**AUSGANGSTEXT**
================================

Marian steht im Raum und geht seine Notizen durch. Es ist eine Ansammlung loser Blätter, die mit einem Kugelschreiber beschrieben worden sind. Neben ihm steht Ina Habermann mit dem Drehbuch – DIN A4-Format, Spiralheftung, Maschinenschrift – und gibt ihm Infos zu einzelnen Szenen. Sie ist bei der Produktion die Souffleuse und hilft bei Textfragen aller Art. Als Marian alles notiert hat, ruft er »Alle bitte einen Kreis bilden«, und geht ans andere Ende des Raumes. »Versucht alle Sachen, die ich euch mal gesagt habe, anzuwenden«, beginnt er. Marian spricht einige Szenen an, bei denen er sich noch ein paar Verbesserungen wünscht: »Der Aufgang muss da schneller gehen. Wir sind zu langsam.« Während seiner Ansprache wird es immer mal wieder unruhig im Kreis, weil manche dazwischen reden. Durch ein »Pscht!« wird es aber wieder still.

Vor Probenbeginn übernimmt Janine Lockwood das Aufwärmen. Mit ihren 50 Jahren ist die gebürtige Britin eine der ältesten Mitglieder des Teams. Sie bereitet ihre jüngeren Kollegen selbstbewusst auf die Probe vor. »Centre yourself«, sagt sie zu Beginn und es wird eine Minute lang ganz still im Raum. Dann ruft sie »Move your shoulders. Up and down«, und 30 Menschen folgen ihr. Nach lautem Stampfen, Nackenbewegungen, tiefem Ein- und Ausatmen, und einer Sprechübung, bereiten sich alle auf die erste Szene vor.

================================

**ZIEL DER AUFGABE**
Prüfe, ob die folgenden Aussagen mit dem Text übereinstimmen: 1. Ina Habermann ist bei der Produktion die Souffleuse. 2. Marians Notizen sind in Maschinenschrift auf Blättern mit Spiralheftung festgehalten. 3. Beim Aufwärmen folgen 20 Menschen den Anweisungen von Janine Lockwood. Antworte zu jeder Aussage mit Ja oder Nein und führe die entscheidenden Worte des Textes als wörtliches Zitat an. Bitte stütze dich ausschließlich auf den Text.

================================

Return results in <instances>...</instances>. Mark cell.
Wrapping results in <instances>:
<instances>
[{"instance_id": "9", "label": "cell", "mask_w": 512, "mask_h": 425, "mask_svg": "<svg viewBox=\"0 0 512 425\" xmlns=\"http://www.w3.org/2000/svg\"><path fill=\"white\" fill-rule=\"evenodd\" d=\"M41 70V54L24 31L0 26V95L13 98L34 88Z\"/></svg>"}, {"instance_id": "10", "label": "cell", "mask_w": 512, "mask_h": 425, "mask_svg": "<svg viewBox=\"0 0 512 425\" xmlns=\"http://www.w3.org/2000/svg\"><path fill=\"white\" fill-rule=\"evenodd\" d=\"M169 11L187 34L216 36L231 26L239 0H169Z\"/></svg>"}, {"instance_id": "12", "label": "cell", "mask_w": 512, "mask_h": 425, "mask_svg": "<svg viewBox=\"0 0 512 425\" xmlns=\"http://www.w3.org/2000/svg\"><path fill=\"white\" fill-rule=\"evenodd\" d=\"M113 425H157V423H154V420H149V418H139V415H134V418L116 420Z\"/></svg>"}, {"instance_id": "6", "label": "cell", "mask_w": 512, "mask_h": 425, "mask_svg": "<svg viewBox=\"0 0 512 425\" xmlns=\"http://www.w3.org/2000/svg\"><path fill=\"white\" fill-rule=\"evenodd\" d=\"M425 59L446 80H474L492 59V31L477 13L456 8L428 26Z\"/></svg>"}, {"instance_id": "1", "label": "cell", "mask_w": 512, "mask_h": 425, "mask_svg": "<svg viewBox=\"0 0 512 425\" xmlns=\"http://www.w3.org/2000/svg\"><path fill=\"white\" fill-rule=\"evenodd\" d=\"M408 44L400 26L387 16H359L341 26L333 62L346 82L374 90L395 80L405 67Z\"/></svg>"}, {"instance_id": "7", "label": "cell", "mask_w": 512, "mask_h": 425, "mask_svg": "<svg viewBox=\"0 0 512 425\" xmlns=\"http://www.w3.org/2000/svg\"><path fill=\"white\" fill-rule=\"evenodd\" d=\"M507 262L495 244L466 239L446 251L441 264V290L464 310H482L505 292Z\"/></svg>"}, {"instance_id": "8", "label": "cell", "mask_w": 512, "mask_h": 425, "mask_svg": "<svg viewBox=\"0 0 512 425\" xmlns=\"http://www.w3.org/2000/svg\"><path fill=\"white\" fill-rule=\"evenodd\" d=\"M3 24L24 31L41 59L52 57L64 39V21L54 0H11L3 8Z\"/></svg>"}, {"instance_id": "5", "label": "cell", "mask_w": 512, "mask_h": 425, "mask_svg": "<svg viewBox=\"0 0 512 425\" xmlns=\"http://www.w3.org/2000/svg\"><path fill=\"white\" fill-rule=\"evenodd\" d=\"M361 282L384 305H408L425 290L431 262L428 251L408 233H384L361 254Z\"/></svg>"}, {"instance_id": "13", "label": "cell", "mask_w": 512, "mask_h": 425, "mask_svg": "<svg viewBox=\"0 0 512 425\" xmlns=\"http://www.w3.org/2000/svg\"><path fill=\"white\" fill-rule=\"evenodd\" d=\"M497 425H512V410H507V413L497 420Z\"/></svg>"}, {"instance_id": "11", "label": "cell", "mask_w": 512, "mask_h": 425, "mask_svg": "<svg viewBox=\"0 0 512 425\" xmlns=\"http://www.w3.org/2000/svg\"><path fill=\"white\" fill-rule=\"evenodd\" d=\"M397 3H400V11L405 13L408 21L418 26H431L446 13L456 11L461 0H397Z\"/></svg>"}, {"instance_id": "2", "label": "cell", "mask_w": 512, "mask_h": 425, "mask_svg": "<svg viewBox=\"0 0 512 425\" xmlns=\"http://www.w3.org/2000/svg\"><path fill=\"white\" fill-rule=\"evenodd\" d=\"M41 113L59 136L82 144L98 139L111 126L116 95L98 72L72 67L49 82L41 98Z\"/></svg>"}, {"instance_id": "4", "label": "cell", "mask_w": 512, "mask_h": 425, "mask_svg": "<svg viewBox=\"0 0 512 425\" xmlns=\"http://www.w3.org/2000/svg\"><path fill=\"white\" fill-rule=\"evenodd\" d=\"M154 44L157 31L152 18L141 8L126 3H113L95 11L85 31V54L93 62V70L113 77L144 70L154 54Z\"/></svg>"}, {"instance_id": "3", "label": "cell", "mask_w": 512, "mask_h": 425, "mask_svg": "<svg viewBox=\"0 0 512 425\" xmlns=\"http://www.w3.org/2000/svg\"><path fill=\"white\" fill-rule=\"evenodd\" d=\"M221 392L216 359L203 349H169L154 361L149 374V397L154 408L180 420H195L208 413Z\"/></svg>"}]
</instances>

================================

**LÖSUNG DER AUFGABE**
1. Ja: „Sie ist bei der Produktion die Souffleuse und hilft bei Textfragen aller Art.“
2. Nein: „Es ist eine Ansammlung loser Blätter, die mit einem Kugelschreiber beschrieben worden sind.“
3. Nein: „Dann ruft sie »Move your shoulders. Up and down«, und 30 Menschen folgen ihr.“